**Problem statement:**
Only the pictures should be left out; write out all other data exactly.
Start of Records
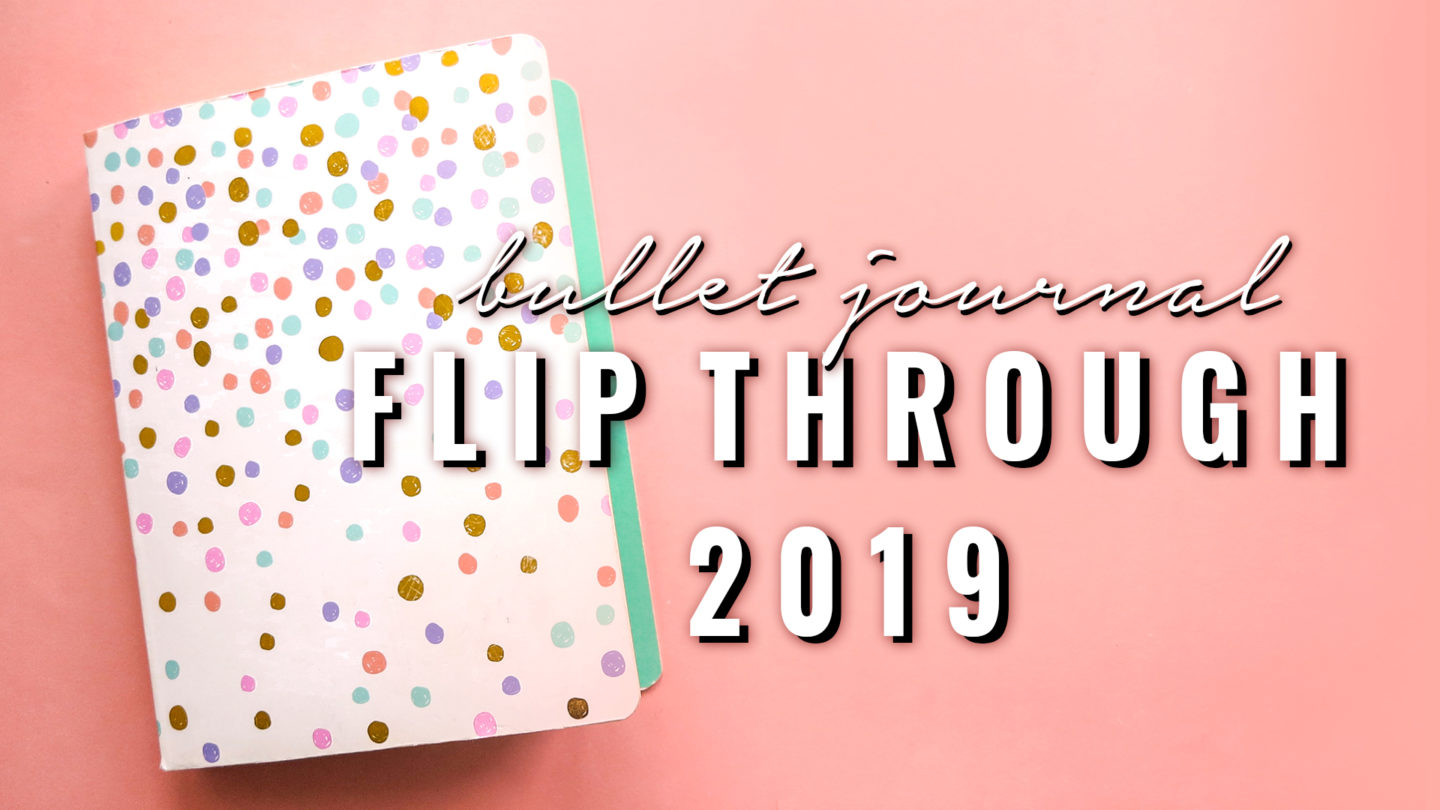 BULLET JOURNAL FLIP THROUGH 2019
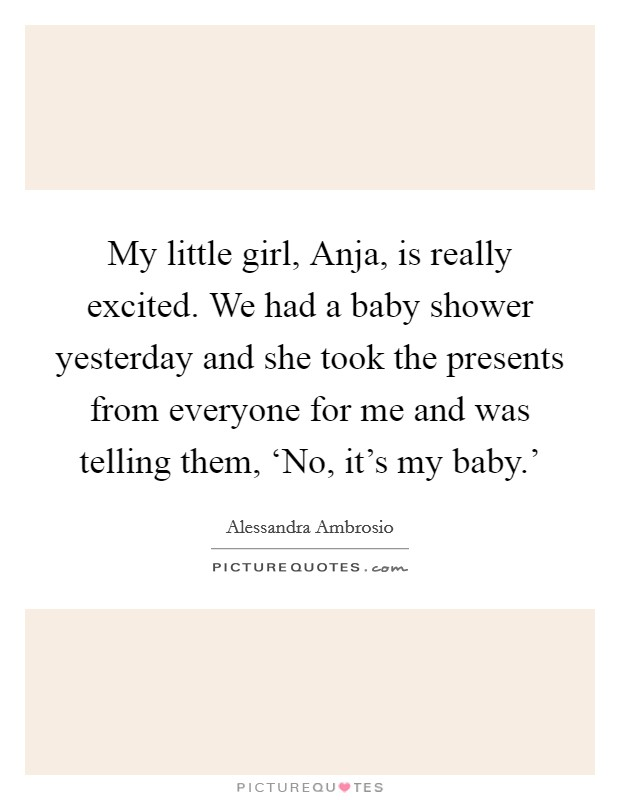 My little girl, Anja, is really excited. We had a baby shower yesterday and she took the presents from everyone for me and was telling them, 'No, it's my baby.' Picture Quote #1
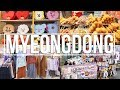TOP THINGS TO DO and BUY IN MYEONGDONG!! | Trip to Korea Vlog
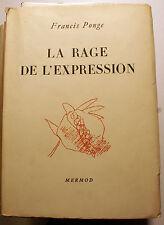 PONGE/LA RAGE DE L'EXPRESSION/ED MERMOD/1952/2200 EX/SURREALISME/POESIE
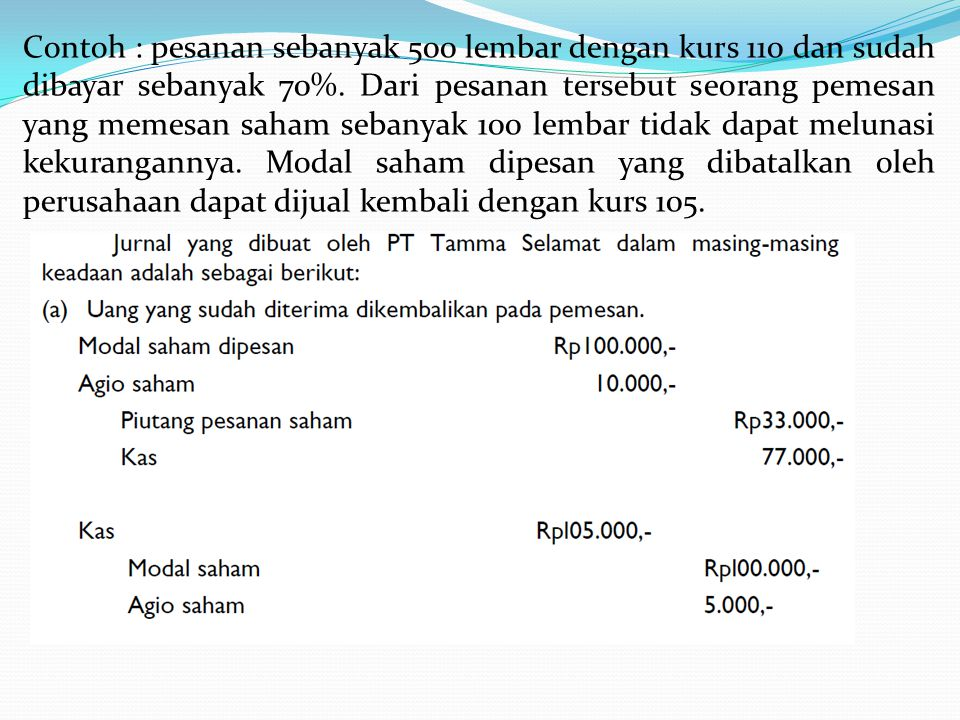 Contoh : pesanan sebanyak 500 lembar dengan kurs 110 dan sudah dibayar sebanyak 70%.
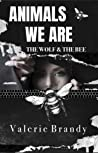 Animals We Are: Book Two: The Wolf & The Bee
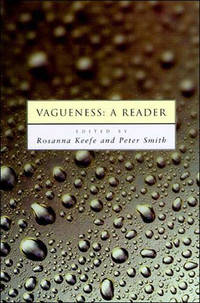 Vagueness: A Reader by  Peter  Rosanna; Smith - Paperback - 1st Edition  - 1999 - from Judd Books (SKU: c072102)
End of Records
**Result for this task:**
 BULLET JOURNAL FLIP THROUGH 2019
 My little girl, Anja, is really excited. We had a baby shower yesterday and she took the presents from everyone for me and was telling them, 'No, it's my baby.' Picture Quote #1
TOP THINGS TO DO and BUY IN MYEONGDONG!! | Trip to Korea Vlog
 PONGE/LA RAGE DE L'EXPRESSION/ED MERMOD/1952/2200 EX/SURREALISME/POESIE
 Contoh : pesanan sebanyak 500 lembar dengan kurs 110 dan sudah dibayar sebanyak 70%.
 Animals We Are: Book Two: The Wolf & The Bee
 Vagueness: A Reader by  Peter  Rosanna; Smith - Paperback - 1st Edition  - 1999 - from Judd Books (SKU: c072102)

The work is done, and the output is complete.